Sigmund Freud, that seer of the psyche, taught that you could be angry and not know it. You can also be a philosopher and not know it. And Freud was just that, an unconscious philosopher of the unconscious — one who had nary a positive word to say about philosophy. Just listen to him grouse in 1933:

Philosophy is not opposed to science, it behaves itself as if it were a science, and to a certain extent it makes use of the same methods; but it parts company with science, in that it clings to the illusion that it can produce a complete and coherent picture of the universe. Its methodological error lies in the fact that it over-estimates the epistemological value of our logical operations… But philosophy has no immediate influence on the great majority of mankind; it interests only a small number even of the thin upper stratum of intellectuals, while all the rest find it beyond them. (New Introductory Lectures on Psycho-analysis, Lecture xxxv)

Still, as Philip Rieff observed in his classic 1959 book, “Freud: The Mind of the Moralist,” the father of psychoanalysis was also a moralist, and a conservative one at that — conservative in both his personal mores and in his deep seated conviction that repression and self-restraint are essential to civilization. In his science, Freud prescribed a vision of the good life and in that regard he was, for all his sneering at philosophy, a member of the Socrates guild.

For all his sneering at philosophy, Freud was a member of the Socrates guild.

* Brief 1:
According to the passage on Freud, what is the title of Philip Rieff's 1959 book?
* Brief 2:
Please list every person named in the passage on Freud.
* Brief 3:
Decide whether each statement agrees with the passage on Freud, and support each verdict with the deciding words of the passage.
(a) Freud spoke favorably of philosophy.
(b) Rieff saw Freud as a moralist.
(c) The quoted 1933 passage says philosophy interests most intellectuals.

* Data for analysis:
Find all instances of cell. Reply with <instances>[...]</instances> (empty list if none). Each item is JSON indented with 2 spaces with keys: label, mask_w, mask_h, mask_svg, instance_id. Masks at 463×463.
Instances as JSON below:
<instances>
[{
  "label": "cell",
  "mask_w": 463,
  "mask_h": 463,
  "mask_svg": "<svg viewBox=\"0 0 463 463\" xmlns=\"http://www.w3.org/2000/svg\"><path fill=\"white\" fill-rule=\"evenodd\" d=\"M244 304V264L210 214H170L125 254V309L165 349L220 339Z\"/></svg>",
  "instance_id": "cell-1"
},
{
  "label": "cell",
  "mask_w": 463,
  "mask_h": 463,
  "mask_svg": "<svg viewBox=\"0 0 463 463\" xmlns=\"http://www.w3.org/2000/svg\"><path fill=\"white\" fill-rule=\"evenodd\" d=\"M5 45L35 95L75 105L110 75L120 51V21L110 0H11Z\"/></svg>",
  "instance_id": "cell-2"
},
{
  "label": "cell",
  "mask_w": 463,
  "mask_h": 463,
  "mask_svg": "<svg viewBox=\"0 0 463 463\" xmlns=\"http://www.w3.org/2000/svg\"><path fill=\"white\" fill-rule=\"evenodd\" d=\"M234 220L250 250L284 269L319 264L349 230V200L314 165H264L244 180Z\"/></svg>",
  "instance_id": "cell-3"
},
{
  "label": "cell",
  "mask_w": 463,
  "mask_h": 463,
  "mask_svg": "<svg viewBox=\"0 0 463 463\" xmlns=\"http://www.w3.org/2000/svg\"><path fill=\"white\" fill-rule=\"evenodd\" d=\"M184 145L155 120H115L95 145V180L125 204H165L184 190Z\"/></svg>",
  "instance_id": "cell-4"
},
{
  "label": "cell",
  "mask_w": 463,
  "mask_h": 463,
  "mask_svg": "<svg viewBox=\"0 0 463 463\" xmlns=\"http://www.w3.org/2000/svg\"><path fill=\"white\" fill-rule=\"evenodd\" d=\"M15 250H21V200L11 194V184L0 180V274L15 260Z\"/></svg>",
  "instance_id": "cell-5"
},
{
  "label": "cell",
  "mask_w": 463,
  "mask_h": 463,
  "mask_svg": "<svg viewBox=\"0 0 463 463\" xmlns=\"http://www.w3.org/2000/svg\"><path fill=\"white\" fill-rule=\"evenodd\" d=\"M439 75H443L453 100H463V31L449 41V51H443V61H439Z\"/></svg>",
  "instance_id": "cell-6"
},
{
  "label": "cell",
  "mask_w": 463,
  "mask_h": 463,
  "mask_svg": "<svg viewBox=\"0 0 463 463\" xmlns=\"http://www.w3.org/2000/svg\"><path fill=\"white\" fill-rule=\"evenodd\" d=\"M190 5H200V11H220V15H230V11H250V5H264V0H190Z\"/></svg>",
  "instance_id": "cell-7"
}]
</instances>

* Result 1:
"Freud: The Mind of the Moralist"

* Result 2:
Sigmund Freud, Philip Rieff, Socrates

* Result 3:
(a) No: "one who had nary a positive word to say about philosophy"
(b) Yes: "the father of psychoanalysis was also a moralist"
(c) No: "it interests only a small number even of the thin upper stratum of intellectuals"